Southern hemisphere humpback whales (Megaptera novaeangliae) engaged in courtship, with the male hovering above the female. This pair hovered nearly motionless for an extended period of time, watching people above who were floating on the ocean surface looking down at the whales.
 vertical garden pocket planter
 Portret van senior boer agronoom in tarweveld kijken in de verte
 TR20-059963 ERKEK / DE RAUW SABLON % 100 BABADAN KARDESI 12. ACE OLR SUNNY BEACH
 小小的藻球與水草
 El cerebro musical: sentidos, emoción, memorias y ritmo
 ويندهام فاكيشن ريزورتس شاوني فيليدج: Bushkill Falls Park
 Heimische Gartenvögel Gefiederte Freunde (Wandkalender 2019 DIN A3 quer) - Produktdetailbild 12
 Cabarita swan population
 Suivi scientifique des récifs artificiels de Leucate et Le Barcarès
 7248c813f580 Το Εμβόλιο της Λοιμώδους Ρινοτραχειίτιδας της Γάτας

=======

→ **Work to complete**
Please give back only the lines starting with the one that contains "Heimische Gartenvögel Gefiederte" and ending with the last line of the listing, retyped exactly.

→ **Exercise response**
 Heimische Gartenvögel Gefiederte Freunde (Wandkalender 2019 DIN A3 quer) - Produktdetailbild 12
 Cabarita swan population
 Suivi scientifique des récifs artificiels de Leucate et Le Barcarès
 7248c813f580 Το Εμβόλιο της Λοιμώδους Ρινοτραχειίτιδας της Γάτας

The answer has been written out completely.